[What is being asked]:
Could you please write out the data shown below, exactly and in full?

[Records shown]:

****************************************

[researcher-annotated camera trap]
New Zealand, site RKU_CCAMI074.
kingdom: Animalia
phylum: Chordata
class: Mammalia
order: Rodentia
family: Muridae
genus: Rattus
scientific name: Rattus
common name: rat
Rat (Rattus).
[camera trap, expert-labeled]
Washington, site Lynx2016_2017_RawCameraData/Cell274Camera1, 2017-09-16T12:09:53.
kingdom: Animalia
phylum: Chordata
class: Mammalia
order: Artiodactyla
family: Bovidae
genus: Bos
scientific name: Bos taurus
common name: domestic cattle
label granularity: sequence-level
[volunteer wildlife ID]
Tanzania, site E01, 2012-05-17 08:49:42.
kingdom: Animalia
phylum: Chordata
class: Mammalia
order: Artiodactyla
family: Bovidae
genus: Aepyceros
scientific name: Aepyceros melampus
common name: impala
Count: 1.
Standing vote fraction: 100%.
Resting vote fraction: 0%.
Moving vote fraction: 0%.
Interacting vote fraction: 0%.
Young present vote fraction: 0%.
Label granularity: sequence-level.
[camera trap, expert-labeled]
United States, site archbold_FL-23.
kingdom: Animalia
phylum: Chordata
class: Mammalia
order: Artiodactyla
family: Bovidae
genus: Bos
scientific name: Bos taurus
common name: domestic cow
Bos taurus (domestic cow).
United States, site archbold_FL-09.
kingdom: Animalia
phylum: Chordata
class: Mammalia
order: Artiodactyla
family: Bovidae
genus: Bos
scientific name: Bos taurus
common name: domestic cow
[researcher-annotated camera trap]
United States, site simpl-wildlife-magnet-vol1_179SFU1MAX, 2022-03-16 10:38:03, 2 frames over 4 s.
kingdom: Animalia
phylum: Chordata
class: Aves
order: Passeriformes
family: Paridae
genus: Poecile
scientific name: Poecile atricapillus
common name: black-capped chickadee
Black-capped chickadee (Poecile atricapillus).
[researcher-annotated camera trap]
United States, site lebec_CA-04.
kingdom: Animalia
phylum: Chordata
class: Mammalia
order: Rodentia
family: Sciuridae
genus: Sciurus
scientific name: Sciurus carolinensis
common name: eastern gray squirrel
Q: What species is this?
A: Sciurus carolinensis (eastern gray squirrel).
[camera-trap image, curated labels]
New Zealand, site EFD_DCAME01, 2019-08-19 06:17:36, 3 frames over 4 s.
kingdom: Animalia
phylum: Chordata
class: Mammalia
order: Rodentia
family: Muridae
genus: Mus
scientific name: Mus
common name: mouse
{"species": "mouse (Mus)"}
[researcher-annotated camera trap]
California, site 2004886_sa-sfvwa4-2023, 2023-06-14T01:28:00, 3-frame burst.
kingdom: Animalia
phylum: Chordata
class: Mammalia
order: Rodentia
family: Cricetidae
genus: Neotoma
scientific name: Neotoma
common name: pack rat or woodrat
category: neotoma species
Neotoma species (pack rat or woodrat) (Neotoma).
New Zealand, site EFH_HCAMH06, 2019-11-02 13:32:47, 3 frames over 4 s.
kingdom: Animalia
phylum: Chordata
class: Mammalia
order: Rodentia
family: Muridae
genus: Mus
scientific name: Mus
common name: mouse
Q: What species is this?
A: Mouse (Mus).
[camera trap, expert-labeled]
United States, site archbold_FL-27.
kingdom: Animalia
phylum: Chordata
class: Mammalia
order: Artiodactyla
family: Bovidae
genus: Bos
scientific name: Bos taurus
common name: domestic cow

****************************************

[Result of the task]:
[researcher-annotated camera trap]
New Zealand, site RKU_CCAMI074.
kingdom: Animalia
phylum: Chordata
class: Mammalia
order: Rodentia
family: Muridae
genus: Rattus
scientific name: Rattus
common name: rat
Rat (Rattus).
[camera trap, expert-labeled]
Washington, site Lynx2016_2017_RawCameraData/Cell274Camera1, 2017-09-16T12:09:53.
kingdom: Animalia
phylum: Chordata
class: Mammalia
order: Artiodactyla
family: Bovidae
genus: Bos
scientific name: Bos taurus
common name: domestic cattle
label granularity: sequence-level
[volunteer wildlife ID]
Tanzania, site E01, 2012-05-17 08:49:42.
kingdom: Animalia
phylum: Chordata
class: Mammalia
order: Artiodactyla
family: Bovidae
genus: Aepyceros
scientific name: Aepyceros melampus
common name: impala
Count: 1.
Standing vote fraction: 100%.
Resting vote fraction: 0%.
Moving vote fraction: 0%.
Interacting vote fraction: 0%.
Young present vote fraction: 0%.
Label granularity: sequence-level.
[camera trap, expert-labeled]
United States, site archbold_FL-23.
kingdom: Animalia
phylum: Chordata
class: Mammalia
order: Artiodactyla
family: Bovidae
genus: Bos
scientific name: Bos taurus
common name: domestic cow
Bos taurus (domestic cow).
United States, site archbold_FL-09.
kingdom: Animalia
phylum: Chordata
class: Mammalia
order: Artiodactyla
family: Bovidae
genus: Bos
scientific name: Bos taurus
common name: domestic cow
[researcher-annotated camera trap]
United States, site simpl-wildlife-magnet-vol1_179SFU1MAX, 2022-03-16 10:38:03, 2 frames over 4 s.
kingdom: Animalia
phylum: Chordata
class: Aves
order: Passeriformes
family: Paridae
genus: Poecile
scientific name: Poecile atricapillus
common name: black-capped chickadee
Black-capped chickadee (Poecile atricapillus).
[researcher-annotated camera trap]
United States, site lebec_CA-04.
kingdom: Animalia
phylum: Chordata
class: Mammalia
order: Rodentia
family: Sciuridae
genus: Sciurus
scientific name: Sciurus carolinensis
common name: eastern gray squirrel
Q: What species is this?
A: Sciurus carolinensis (eastern gray squirrel).
[camera-trap image, curated labels]
New Zealand, site EFD_DCAME01, 2019-08-19 06:17:36, 3 frames over 4 s.
kingdom: Animalia
phylum: Chordata
class: Mammalia
order: Rodentia
family: Muridae
genus: Mus
scientific name: Mus
common name: mouse
{"species": "mouse (Mus)"}
[researcher-annotated camera trap]
California, site 2004886_sa-sfvwa4-2023, 2023-06-14T01:28:00, 3-frame burst.
kingdom: Animalia
phylum: Chordata
class: Mammalia
order: Rodentia
family: Cricetidae
genus: Neotoma
scientific name: Neotoma
common name: pack rat or woodrat
category: neotoma species
Neotoma species (pack rat or woodrat) (Neotoma).
New Zealand, site EFH_HCAMH06, 2019-11-02 13:32:47, 3 frames over 4 s.
kingdom: Animalia
phylum: Chordata
class: Mammalia
order: Rodentia
family: Muridae
genus: Mus
scientific name: Mus
common name: mouse
Q: What species is this?
A: Mouse (Mus).
[camera trap, expert-labeled]
United States, site archbold_FL-27.
kingdom: Animalia
phylum: Chordata
class: Mammalia
order: Artiodactyla
family: Bovidae
genus: Bos
scientific name: Bos taurus
common name: domestic cow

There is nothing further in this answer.